> [DATASET CONTENT]:
*** Block opens ***

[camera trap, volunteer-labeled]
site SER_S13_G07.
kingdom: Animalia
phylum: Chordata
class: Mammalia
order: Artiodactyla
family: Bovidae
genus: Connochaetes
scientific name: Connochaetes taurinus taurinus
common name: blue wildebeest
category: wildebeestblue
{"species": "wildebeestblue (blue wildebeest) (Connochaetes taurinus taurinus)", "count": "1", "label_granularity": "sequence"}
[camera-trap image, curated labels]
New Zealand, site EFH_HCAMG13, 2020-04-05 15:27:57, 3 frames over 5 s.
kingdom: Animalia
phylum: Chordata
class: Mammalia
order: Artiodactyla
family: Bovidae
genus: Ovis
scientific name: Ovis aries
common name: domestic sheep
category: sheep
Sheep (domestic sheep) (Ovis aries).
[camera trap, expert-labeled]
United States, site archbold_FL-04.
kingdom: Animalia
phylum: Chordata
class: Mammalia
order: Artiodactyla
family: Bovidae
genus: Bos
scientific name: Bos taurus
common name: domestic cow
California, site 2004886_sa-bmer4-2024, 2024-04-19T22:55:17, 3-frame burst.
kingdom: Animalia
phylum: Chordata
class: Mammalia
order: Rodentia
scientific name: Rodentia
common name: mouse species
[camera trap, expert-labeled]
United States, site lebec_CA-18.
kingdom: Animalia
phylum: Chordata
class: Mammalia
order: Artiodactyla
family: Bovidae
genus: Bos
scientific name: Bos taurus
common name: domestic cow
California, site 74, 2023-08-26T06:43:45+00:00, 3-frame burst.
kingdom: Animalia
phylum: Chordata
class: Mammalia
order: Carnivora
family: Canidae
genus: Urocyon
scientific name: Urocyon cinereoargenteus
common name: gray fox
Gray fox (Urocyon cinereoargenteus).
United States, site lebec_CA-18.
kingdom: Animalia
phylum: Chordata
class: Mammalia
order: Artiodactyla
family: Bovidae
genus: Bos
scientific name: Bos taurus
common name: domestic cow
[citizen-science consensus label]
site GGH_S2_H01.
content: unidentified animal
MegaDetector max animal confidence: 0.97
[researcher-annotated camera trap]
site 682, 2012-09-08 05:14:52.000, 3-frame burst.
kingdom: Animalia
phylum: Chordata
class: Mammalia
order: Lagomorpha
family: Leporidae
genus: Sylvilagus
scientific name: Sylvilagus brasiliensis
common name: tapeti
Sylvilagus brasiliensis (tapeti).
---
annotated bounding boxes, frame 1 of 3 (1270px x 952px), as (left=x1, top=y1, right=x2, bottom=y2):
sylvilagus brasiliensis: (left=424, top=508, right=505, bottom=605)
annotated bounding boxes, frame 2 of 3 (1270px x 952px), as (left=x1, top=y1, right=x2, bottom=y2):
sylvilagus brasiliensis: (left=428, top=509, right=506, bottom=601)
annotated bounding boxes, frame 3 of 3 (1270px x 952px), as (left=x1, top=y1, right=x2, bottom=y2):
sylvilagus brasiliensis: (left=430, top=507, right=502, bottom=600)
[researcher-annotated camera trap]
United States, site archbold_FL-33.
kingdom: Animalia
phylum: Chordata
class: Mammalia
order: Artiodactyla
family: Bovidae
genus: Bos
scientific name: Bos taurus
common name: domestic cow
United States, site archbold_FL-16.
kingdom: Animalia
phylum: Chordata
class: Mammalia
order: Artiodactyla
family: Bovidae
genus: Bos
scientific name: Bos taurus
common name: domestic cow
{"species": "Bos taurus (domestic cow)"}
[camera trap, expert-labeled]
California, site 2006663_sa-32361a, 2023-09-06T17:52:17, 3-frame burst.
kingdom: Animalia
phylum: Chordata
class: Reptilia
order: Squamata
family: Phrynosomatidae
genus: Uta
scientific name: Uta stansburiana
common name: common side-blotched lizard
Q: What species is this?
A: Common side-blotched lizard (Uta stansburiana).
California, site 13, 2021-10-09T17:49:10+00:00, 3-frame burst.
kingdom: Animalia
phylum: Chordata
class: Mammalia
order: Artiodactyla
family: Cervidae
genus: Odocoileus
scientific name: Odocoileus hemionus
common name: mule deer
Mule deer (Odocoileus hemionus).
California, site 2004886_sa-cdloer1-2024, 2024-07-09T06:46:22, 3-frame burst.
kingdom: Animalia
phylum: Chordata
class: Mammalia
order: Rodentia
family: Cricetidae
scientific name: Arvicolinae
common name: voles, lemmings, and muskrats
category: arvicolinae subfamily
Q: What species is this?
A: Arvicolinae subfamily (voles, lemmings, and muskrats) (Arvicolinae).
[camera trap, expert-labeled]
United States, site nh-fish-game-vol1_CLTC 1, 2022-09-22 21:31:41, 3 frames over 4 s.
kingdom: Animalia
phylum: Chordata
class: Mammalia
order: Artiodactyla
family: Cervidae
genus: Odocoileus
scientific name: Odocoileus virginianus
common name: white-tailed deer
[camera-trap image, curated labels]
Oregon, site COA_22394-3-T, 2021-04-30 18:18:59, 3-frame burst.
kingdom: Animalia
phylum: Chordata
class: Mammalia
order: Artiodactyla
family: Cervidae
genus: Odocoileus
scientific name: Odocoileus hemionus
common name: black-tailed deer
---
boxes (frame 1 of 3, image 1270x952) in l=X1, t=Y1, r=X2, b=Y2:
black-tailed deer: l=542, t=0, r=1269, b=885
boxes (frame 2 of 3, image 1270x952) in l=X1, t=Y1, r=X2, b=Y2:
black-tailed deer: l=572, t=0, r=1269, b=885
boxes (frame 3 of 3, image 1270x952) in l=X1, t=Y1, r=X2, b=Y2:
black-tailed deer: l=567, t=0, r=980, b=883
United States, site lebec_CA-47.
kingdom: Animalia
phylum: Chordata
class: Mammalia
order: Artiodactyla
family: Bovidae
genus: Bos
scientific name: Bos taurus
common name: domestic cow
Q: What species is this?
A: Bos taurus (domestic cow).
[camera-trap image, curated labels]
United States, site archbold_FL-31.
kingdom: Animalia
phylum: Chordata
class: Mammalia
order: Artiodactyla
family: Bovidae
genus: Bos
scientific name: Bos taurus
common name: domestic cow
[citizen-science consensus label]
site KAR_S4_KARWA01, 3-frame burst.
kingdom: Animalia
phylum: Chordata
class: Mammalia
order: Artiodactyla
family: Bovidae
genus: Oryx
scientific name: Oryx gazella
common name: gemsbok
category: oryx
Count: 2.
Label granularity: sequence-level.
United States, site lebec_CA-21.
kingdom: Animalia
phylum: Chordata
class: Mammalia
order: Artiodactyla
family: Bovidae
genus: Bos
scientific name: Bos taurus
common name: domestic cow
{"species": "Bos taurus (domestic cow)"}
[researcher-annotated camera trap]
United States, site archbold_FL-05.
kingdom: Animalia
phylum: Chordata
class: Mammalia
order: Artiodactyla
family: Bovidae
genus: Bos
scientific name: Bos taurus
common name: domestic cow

*** Block closes ***

> [INSTRUCTIONS TO FOLLOW]:
The data should be copied out in full, exactly as it reads.

> [REPLY]:
[camera trap, volunteer-labeled]
site SER_S13_G07.
kingdom: Animalia
phylum: Chordata
class: Mammalia
order: Artiodactyla
family: Bovidae
genus: Connochaetes
scientific name: Connochaetes taurinus taurinus
common name: blue wildebeest
category: wildebeestblue
{"species": "wildebeestblue (blue wildebeest) (Connochaetes taurinus taurinus)", "count": "1", "label_granularity": "sequence"}
[camera-trap image, curated labels]
New Zealand, site EFH_HCAMG13, 2020-04-05 15:27:57, 3 frames over 5 s.
kingdom: Animalia
phylum: Chordata
class: Mammalia
order: Artiodactyla
family: Bovidae
genus: Ovis
scientific name: Ovis aries
common name: domestic sheep
category: sheep
Sheep (domestic sheep) (Ovis aries).
[camera trap, expert-labeled]
United States, site archbold_FL-04.
kingdom: Animalia
phylum: Chordata
class: Mammalia
order: Artiodactyla
family: Bovidae
genus: Bos
scientific name: Bos taurus
common name: domestic cow
California, site 2004886_sa-bmer4-2024, 2024-04-19T22:55:17, 3-frame burst.
kingdom: Animalia
phylum: Chordata
class: Mammalia
order: Rodentia
scientific name: Rodentia
common name: mouse species
[camera trap, expert-labeled]
United States, site lebec_CA-18.
kingdom: Animalia
phylum: Chordata
class: Mammalia
order: Artiodactyla
family: Bovidae
genus: Bos
scientific name: Bos taurus
common name: domestic cow
California, site 74, 2023-08-26T06:43:45+00:00, 3-frame burst.
kingdom: Animalia
phylum: Chordata
class: Mammalia
order: Carnivora
family: Canidae
genus: Urocyon
scientific name: Urocyon cinereoargenteus
common name: gray fox
Gray fox (Urocyon cinereoargenteus).
United States, site lebec_CA-18.
kingdom: Animalia
phylum: Chordata
class: Mammalia
order: Artiodactyla
family: Bovidae
genus: Bos
scientific name: Bos taurus
common name: domestic cow
[citizen-science consensus label]
site GGH_S2_H01.
content: unidentified animal
MegaDetector max animal confidence: 0.97
[researcher-annotated camera trap]
site 682, 2012-09-08 05:14:52.000, 3-frame burst.
kingdom: Animalia
phylum: Chordata
class: Mammalia
order: Lagomorpha
family: Leporidae
genus: Sylvilagus
scientific name: Sylvilagus brasiliensis
common name: tapeti
Sylvilagus brasiliensis (tapeti).
---
annotated bounding boxes, frame 1 of 3 (1270px x 952px), as (left=x1, top=y1, right=x2, bottom=y2):
sylvilagus brasiliensis: (left=424, top=508, right=505, bottom=605)
annotated bounding boxes, frame 2 of 3 (1270px x 952px), as (left=x1, top=y1, right=x2, bottom=y2):
sylvilagus brasiliensis: (left=428, top=509, right=506, bottom=601)
annotated bounding boxes, frame 3 of 3 (1270px x 952px), as (left=x1, top=y1, right=x2, bottom=y2):
sylvilagus brasiliensis: (left=430, top=507, right=502, bottom=600)
[researcher-annotated camera trap]
United States, site archbold_FL-33.
kingdom: Animalia
phylum: Chordata
class: Mammalia
order: Artiodactyla
family: Bovidae
genus: Bos
scientific name: Bos taurus
common name: domestic cow
United States, site archbold_FL-16.
kingdom: Animalia
phylum: Chordata
class: Mammalia
order: Artiodactyla
family: Bovidae
genus: Bos
scientific name: Bos taurus
common name: domestic cow
{"species": "Bos taurus (domestic cow)"}
[camera trap, expert-labeled]
California, site 2006663_sa-32361a, 2023-09-06T17:52:17, 3-frame burst.
kingdom: Animalia
phylum: Chordata
class: Reptilia
order: Squamata
family: Phrynosomatidae
genus: Uta
scientific name: Uta stansburiana
common name: common side-blotched lizard
Q: What species is this?
A: Common side-blotched lizard (Uta stansburiana).
California, site 13, 2021-10-09T17:49:10+00:00, 3-frame burst.
kingdom: Animalia
phylum: Chordata
class: Mammalia
order: Artiodactyla
family: Cervidae
genus: Odocoileus
scientific name: Odocoileus hemionus
common name: mule deer
Mule deer (Odocoileus hemionus).
California, site 2004886_sa-cdloer1-2024, 2024-07-09T06:46:22, 3-frame burst.
kingdom: Animalia
phylum: Chordata
class: Mammalia
order: Rodentia
family: Cricetidae
scientific name: Arvicolinae
common name: voles, lemmings, and muskrats
category: arvicolinae subfamily
Q: What species is this?
A: Arvicolinae subfamily (voles, lemmings, and muskrats) (Arvicolinae).
[camera trap, expert-labeled]
United States, site nh-fish-game-vol1_CLTC 1, 2022-09-22 21:31:41, 3 frames over 4 s.
kingdom: Animalia
phylum: Chordata
class: Mammalia
order: Artiodactyla
family: Cervidae
genus: Odocoileus
scientific name: Odocoileus virginianus
common name: white-tailed deer
[camera-trap image, curated labels]
Oregon, site COA_22394-3-T, 2021-04-30 18:18:59, 3-frame burst.
kingdom: Animalia
phylum: Chordata
class: Mammalia
order: Artiodactyla
family: Cervidae
genus: Odocoileus
scientific name: Odocoileus hemionus
common name: black-tailed deer
---
boxes (frame 1 of 3, image 1270x952) in l=X1, t=Y1, r=X2, b=Y2:
black-tailed deer: l=542, t=0, r=1269, b=885
boxes (frame 2 of 3, image 1270x952) in l=X1, t=Y1, r=X2, b=Y2:
black-tailed deer: l=572, t=0, r=1269, b=885
boxes (frame 3 of 3, image 1270x952) in l=X1, t=Y1, r=X2, b=Y2:
black-tailed deer: l=567, t=0, r=980, b=883
United States, site lebec_CA-47.
kingdom: Animalia
phylum: Chordata
class: Mammalia
order: Artiodactyla
family: Bovidae
genus: Bos
scientific name: Bos taurus
common name: domestic cow
Q: What species is this?
A: Bos taurus (domestic cow).
[camera-trap image, curated labels]
United States, site archbold_FL-31.
kingdom: Animalia
phylum: Chordata
class: Mammalia
order: Artiodactyla
family: Bovidae
genus: Bos
scientific name: Bos taurus
common name: domestic cow
[citizen-science consensus label]
site KAR_S4_KARWA01, 3-frame burst.
kingdom: Animalia
phylum: Chordata
class: Mammalia
order: Artiodactyla
family: Bovidae
genus: Oryx
scientific name: Oryx gazella
common name: gemsbok
category: oryx
Count: 2.
Label granularity: sequence-level.
United States, site lebec_CA-21.
kingdom: Animalia
phylum: Chordata
class: Mammalia
order: Artiodactyla
family: Bovidae
genus: Bos
scientific name: Bos taurus
common name: domestic cow
{"species": "Bos taurus (domestic cow)"}
[researcher-annotated camera trap]
United States, site archbold_FL-05.
kingdom: Animalia
phylum: Chordata
class: Mammalia
order: Artiodactyla
family: Bovidae
genus: Bos
scientific name: Bos taurus
common name: domestic cow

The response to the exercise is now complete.